§ Provided data:
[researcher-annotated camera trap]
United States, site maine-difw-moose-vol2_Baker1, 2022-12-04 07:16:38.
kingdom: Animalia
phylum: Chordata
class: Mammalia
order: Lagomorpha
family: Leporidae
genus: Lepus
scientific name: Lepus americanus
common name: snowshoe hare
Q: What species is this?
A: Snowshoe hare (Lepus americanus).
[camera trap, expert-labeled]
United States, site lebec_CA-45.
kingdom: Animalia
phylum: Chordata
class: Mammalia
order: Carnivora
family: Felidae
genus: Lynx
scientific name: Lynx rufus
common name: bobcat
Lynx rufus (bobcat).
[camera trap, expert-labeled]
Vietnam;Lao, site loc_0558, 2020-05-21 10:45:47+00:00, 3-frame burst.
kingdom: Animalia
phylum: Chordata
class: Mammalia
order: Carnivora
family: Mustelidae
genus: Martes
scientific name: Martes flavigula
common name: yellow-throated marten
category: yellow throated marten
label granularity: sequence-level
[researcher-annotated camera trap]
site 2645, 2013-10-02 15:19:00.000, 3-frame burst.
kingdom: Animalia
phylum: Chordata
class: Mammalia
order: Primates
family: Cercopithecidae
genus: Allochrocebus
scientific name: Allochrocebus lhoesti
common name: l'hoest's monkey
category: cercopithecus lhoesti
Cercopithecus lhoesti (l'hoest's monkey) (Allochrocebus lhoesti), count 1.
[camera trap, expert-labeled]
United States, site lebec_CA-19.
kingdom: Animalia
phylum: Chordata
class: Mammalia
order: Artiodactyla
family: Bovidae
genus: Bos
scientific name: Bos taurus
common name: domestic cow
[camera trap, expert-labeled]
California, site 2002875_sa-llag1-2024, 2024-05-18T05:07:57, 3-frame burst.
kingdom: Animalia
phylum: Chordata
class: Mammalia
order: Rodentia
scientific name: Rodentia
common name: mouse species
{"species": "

§ Task statement: Transcribe the data above completely and exactly.

§ Solution for this exercise:
[researcher-annotated camera trap]
United States, site maine-difw-moose-vol2_Baker1, 2022-12-04 07:16:38.
kingdom: Animalia
phylum: Chordata
class: Mammalia
order: Lagomorpha
family: Leporidae
genus: Lepus
scientific name: Lepus americanus
common name: snowshoe hare
Q: What species is this?
A: Snowshoe hare (Lepus americanus).
[camera trap, expert-labeled]
United States, site lebec_CA-45.
kingdom: Animalia
phylum: Chordata
class: Mammalia
order: Carnivora
family: Felidae
genus: Lynx
scientific name: Lynx rufus
common name: bobcat
Lynx rufus (bobcat).
[camera trap, expert-labeled]
Vietnam;Lao, site loc_0558, 2020-05-21 10:45:47+00:00, 3-frame burst.
kingdom: Animalia
phylum: Chordata
class: Mammalia
order: Carnivora
family: Mustelidae
genus: Martes
scientific name: Martes flavigula
common name: yellow-throated marten
category: yellow throated marten
label granularity: sequence-level
[researcher-annotated camera trap]
site 2645, 2013-10-02 15:19:00.000, 3-frame burst.
kingdom: Animalia
phylum: Chordata
class: Mammalia
order: Primates
family: Cercopithecidae
genus: Allochrocebus
scientific name: Allochrocebus lhoesti
common name: l'hoest's monkey
category: cercopithecus lhoesti
Cercopithecus lhoesti (l'hoest's monkey) (Allochrocebus lhoesti), count 1.
[camera trap, expert-labeled]
United States, site lebec_CA-19.
kingdom: Animalia
phylum: Chordata
class: Mammalia
order: Artiodactyla
family: Bovidae
genus: Bos
scientific name: Bos taurus
common name: domestic cow
[camera trap, expert-labeled]
California, site 2002875_sa-llag1-2024, 2024-05-18T05:07:57, 3-frame burst.
kingdom: Animalia
phylum: Chordata
class: Mammalia
order: Rodentia
scientific name: Rodentia
common name: mouse species
{"species": "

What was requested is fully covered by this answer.